Maybe someone with older kids can enlighten me. To me, a topless 15-year-old wrapped in a bedsheet looking sleepy into the camera with smeary lipstick is saying “Hello, pedophiles!” How this pic looks anything other than post-coital is beyond me, but I know some folks have said the sheet covers more than some high school girls’ regular attire — though what’s “covered” is not really the point.
More than that, I just despair for my girls. My daughter already thinks that sex means something about “girls trying to look sexy so that boys will want to kiss them.” [She vehemently resists learning more, so I don’t push it.] I can’t take them to Stride Rite at the mall without walking past bigger-than-life pictures of girls removing their clothes. The worst was in Express, where in the front windows, huge pictures showed a boy standing behind a girl with his thumb hooked in her underwear. Put it in the back of the store, and I don’t care. But do my kids and I have to look at it on the way to Gymboree?
It’s true that I don’t like to think about sex and my kids at the same time, even in the context of healthy relationships. But I don’t think that’s the only factor in my discomfort with the mall photos and now the Miley Cyrus/Vanity Fair thing (and where the hell were her parents?). What really bugs me is how the process of commodifying girls (and boys, and everything) seems to be bottomless. (And I’m not referring to recent photos of Emma Watson flashing the cameras to celebrate her birthday. Major bummer.)
I really hate how feminism has been appropriated and repackaged for girls, at least since the Spice Girls, but no doubt earlier than that too. I’m thinking of all the Gene Roddenberry Amazonian women who were never more liberated than when they were wearing hot pants and salivating over Captain Kirk, though at least that was not created specifically for children. A movie like Charlie’s Angels — where hot young women are powerful because of their sexuality along with their cleverness — raises questions for me too, but I’m willing to play along because there seems to be some irony in there, and again, it’s not marketed to 10-year-olds. (For the record, we actually own the first Charlie’s Angels movie — we loved it.)

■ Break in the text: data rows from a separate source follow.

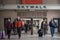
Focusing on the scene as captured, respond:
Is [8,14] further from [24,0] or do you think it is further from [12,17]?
[24,0]

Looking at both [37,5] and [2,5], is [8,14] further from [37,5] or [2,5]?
[37,5]

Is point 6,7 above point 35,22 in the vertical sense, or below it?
above

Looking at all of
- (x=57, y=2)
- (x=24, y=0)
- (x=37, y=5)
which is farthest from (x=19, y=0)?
(x=57, y=2)

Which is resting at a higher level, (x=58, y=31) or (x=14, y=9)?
(x=14, y=9)

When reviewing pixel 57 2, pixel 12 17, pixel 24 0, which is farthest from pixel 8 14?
pixel 57 2

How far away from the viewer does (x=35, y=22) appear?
30.2m

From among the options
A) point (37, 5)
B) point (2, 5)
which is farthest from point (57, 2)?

I really struggle to find a middle ground. Violet tends to find some efforts at a more intellectual form of “girl power” tediously earnest and transparently didactic, and though she is generally attracted to the manga version of teenage girls, she has no interest in looking that way herself and — again — she finds kissing gross and hates the idea of boys as anything but friends. (“Hates” as in “simultaneously intrigued and repelled,” I think.) But in the absence of our family’s efforts to offer some kind of positive girl images that will genuinely appeal to her sense of fun, her irreverence, and her awareness of aesthetics (for lack of a better word), all she’s got is the media and the mall.